This. Is. What. We. Do.
That’s the best advice I ever received. It came as parenting advice eight years ago when I was reeling from the reality of what having a new baby really felt like. The hormone happy haze was gone and I was caught in the past of how life used to be and fixated on the future of what I hoped it would be like again. Neither fantasy proved helpful as I coped with sleepless nights and the loss of any shred of control over my life.
My friend told me to just repeat the phrase, “This is what we do.” Over and over. Nearly nine years later, I have found that this advice has stuck with me and I use it on almost a daily basis.
For it to work, you need to use it in the exact right way. You cannot change the words. You cannot add words. It’s like this for a reason.
This. “This” is vague on purpose. “This” seems entirely normal and natural…everyone does “this.” The word “this” keeps the situation at an arms distance and helps create some breathing room.
Is. “Is” is right now. It’s not what we used to do. It’s not what we are going to do. This IS what we do. Today.

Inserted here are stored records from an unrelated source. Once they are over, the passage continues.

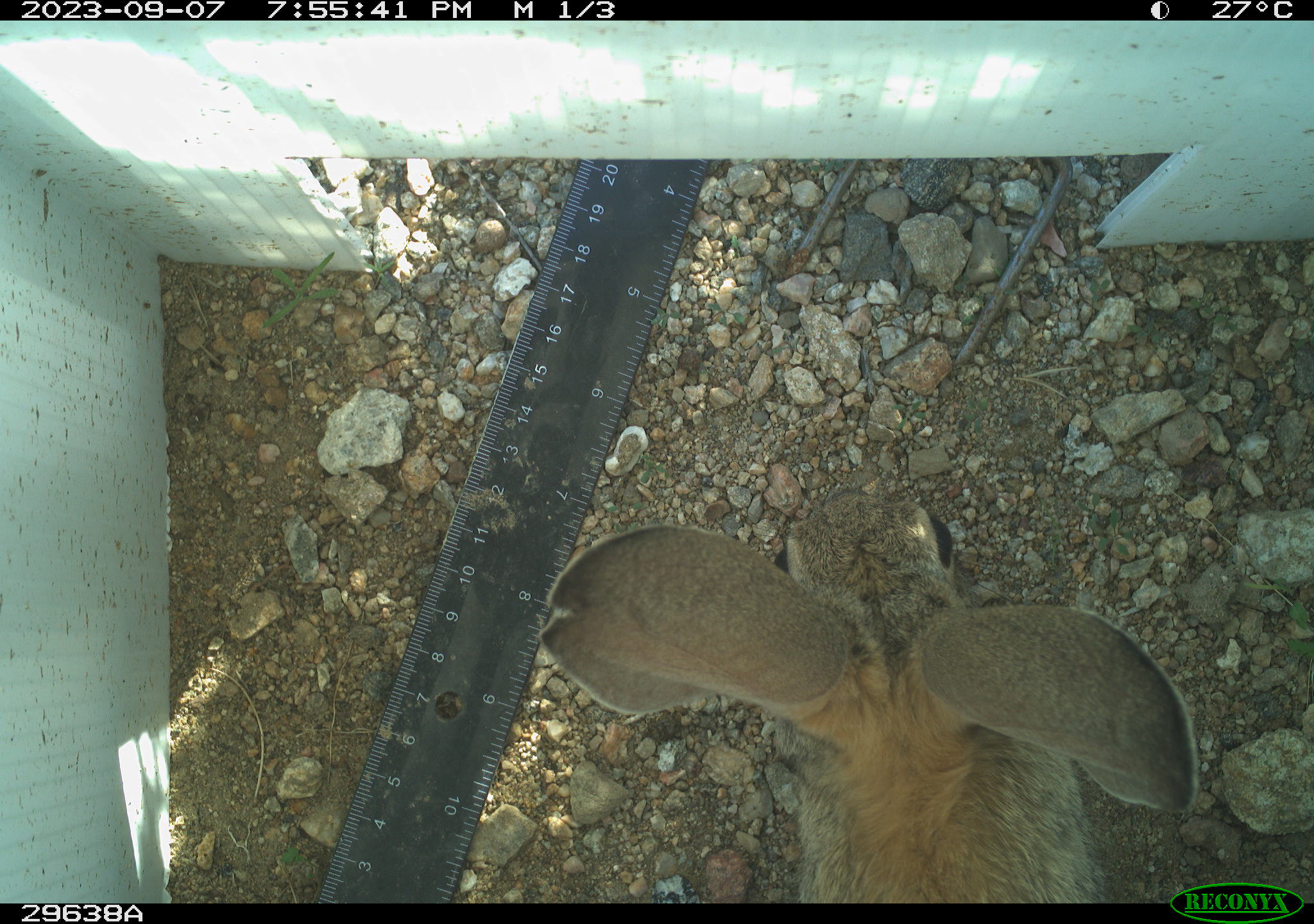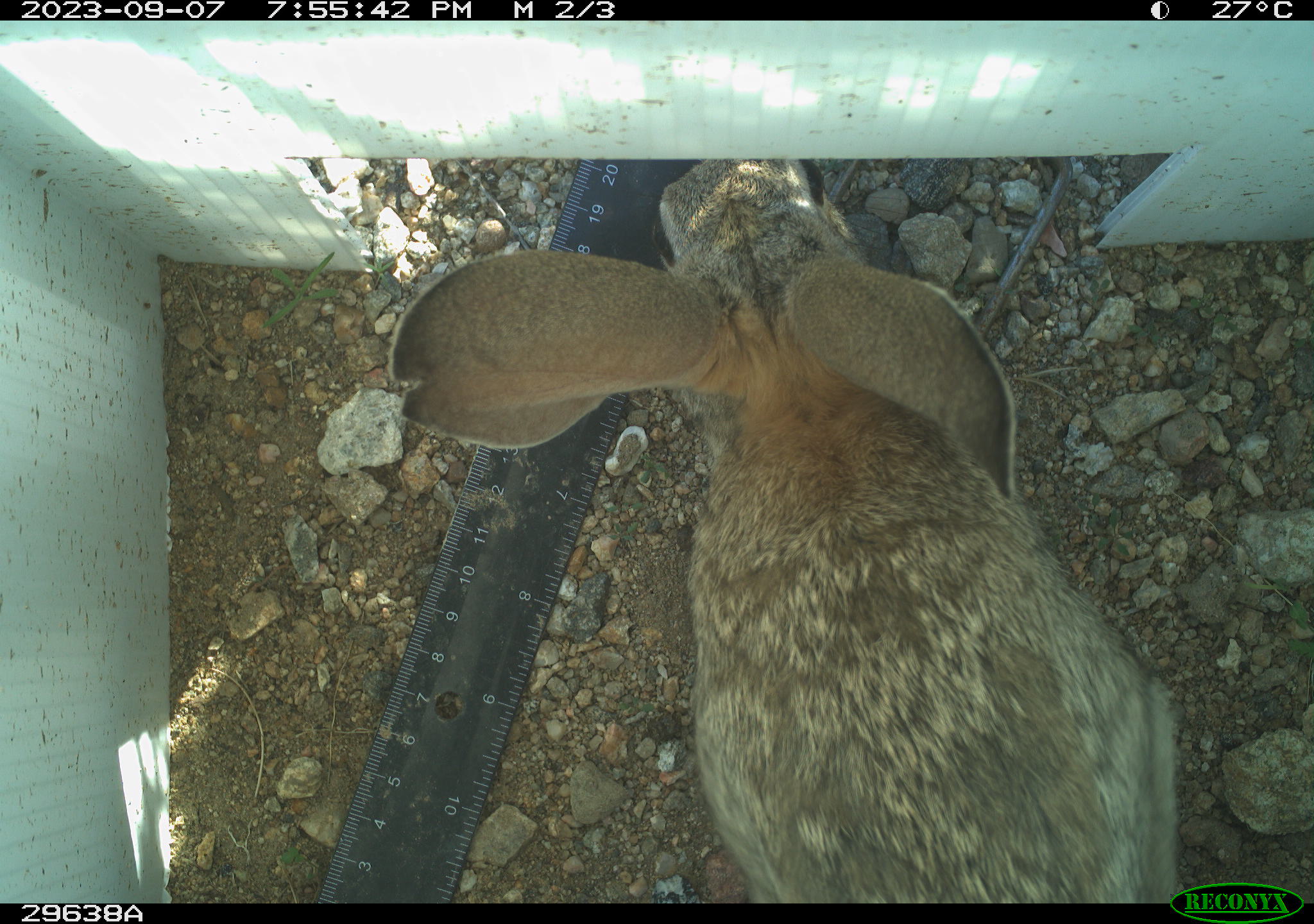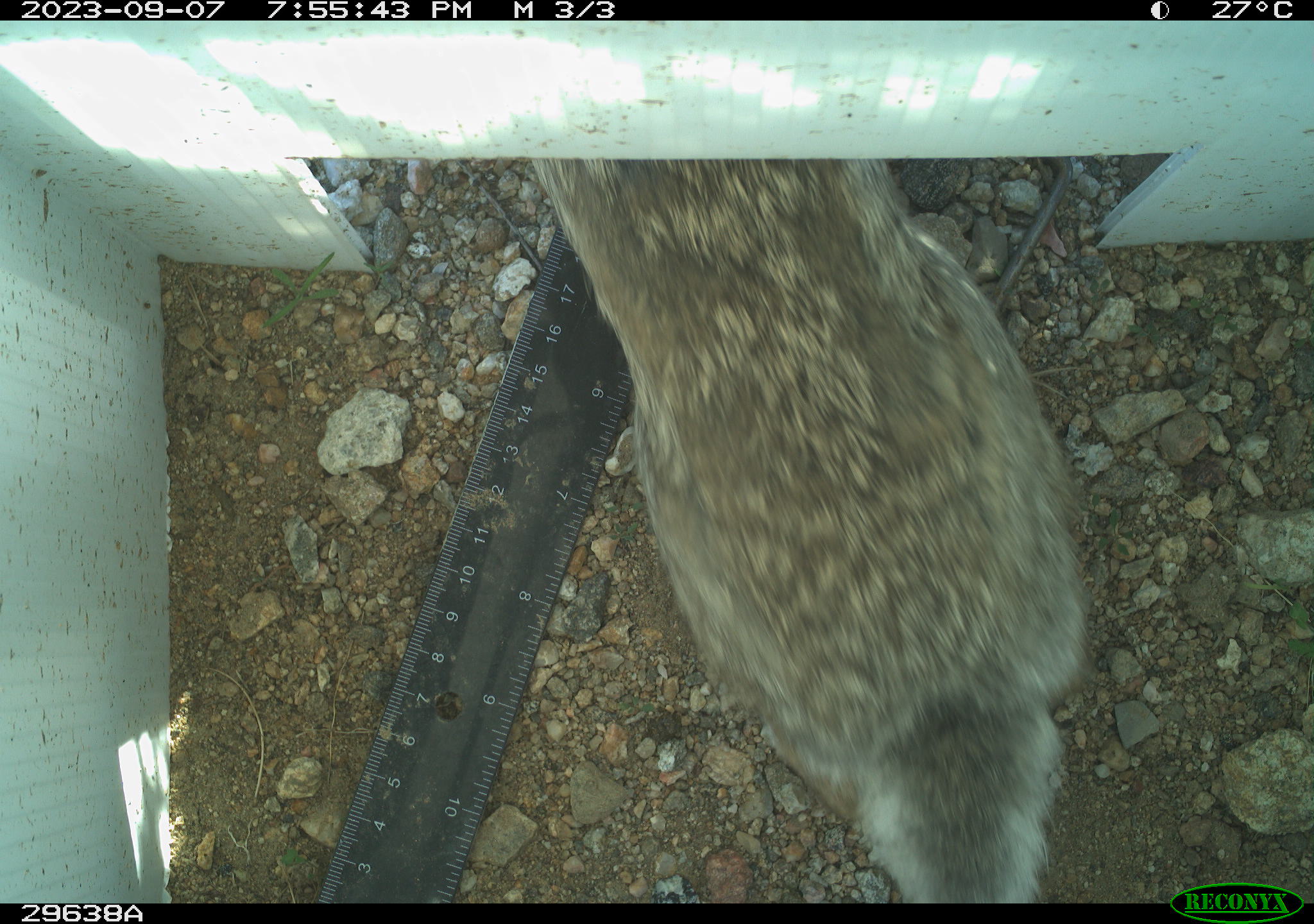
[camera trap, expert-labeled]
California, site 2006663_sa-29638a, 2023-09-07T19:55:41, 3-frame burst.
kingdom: Animalia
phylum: Chordata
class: Mammalia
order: Lagomorpha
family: Leporidae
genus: Lepus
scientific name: Lepus californicus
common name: black-tailed jackrabbit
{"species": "black-tailed jackrabbit (Lepus californicus)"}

What. We need an adverb here. What else would you put in there? It’s definitely not a “This is how we do it” situation. I don’t have any major feelings about this word, other than it needs to be there.
We. The word “we” is very important, even if the situation is just about you. We is an implied group. “We” means we are all in this together. I don’t care if you don’t know who “we” actually is. It doesn’t work if you say “This is what I do.” Nope. You need an implied sense of community here. You are not alone, this is totally normal, “we” do this all the time.

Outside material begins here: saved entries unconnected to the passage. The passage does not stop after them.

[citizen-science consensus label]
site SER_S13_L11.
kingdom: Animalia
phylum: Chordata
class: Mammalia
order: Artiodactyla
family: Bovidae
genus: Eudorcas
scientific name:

Do. Yep, we do this. We do this and we move on. We might do it again, and again…it might last for years. But that’s ok. This is what we do. We won’t do it forever. But right now, we do this. And that’s ok.

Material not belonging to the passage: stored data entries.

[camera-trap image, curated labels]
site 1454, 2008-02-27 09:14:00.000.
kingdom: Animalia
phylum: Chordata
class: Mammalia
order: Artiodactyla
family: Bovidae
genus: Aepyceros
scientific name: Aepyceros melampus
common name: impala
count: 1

This is the magical phrase, friends. Try it out the next time you are starting to feel overwhelmed. I kid you not, I think I use this every day. My first memory of using this phrase was when I was nursing my oldest in the middle of the night. I was so tired. I was so mad that I couldn’t sleep. So I tipped my head back, closed my eyes and just started repeating it to myself. It was zen in five words and has continued to bring me peace no matter the situation. Starting a new job, selling a house, muddy floors and a skunky dog. I have yet to find a situation where it doesn’t work.
This is what we do. And everything will be alright.